The larger goal is not just monitoring heat, but helping cities respond before conditions become critical.
Rediscovering traditional cooling materials
Some of the most innovative cooling solutions, however, are emerging not from advanced machinery, but from natural materials that have existed for centuries.
Through initiatives like the Solar Decathlon India challenge, the Alliance for an Energy Efficient Economy (AEEE) has encouraged students, architects, and researchers to create affordable cooling systems that can work within existing homes without depending heavily on conventional air-conditioning.
The emphasis is on retrofit cooling, practical solutions that can help already-built homes stay cooler in extreme temperatures.
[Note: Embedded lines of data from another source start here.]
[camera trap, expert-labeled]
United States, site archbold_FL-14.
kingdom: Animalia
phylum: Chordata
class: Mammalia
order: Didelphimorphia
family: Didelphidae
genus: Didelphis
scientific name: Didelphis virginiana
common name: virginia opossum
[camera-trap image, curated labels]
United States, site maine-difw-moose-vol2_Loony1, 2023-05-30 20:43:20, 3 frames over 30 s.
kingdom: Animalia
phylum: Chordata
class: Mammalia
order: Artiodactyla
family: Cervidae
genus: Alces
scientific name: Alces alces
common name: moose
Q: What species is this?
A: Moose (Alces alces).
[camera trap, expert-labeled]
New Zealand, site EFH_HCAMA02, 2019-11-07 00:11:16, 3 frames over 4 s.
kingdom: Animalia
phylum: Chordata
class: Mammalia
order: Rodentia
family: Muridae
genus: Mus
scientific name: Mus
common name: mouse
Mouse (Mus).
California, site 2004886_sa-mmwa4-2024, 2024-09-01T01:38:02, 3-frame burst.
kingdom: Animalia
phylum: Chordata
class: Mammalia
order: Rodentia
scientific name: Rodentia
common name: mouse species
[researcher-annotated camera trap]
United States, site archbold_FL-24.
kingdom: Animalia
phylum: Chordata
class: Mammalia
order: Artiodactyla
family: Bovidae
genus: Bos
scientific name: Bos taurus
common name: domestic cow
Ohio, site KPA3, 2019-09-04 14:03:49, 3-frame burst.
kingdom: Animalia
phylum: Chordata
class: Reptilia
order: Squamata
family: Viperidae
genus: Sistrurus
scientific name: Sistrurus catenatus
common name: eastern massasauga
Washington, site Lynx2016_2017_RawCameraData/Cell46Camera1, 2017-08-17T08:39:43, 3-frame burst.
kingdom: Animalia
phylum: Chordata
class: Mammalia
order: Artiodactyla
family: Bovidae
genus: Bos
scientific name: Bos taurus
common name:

Several ideas emerging from the programme combine traditional Indian materials with modern sustainable design. These include terracotta-based cooling walls, solar-powered ventilation systems, and biodegradable insulation panels made from agricultural waste and mycelium, the root-like structure of mushrooms.
One IIT Delhi team developed “Terracool,” a terracotta wall cooling system that reportedly reduced indoor temperatures by up to 7°C while also lowering humidity levels. Another Bengaluru-based team created “MushCool,” insulation panels built using sugarcane bagasse and mushroom spores as an eco-friendly alternative to synthetic materials.
Together, these experiments are pushing a larger conversation into the mainstream: India’s cooling future may not depend on building stronger air-conditioners alone.
Instead, it may require redesigning homes, workplaces, and cities to work with heat more intelligently.
As climate pressures intensify, these startups are showing that cooling innovation is no longer just about comfort. In a rapidly warming world, it is increasingly becoming a question of survival, public health, and sustainable urban living.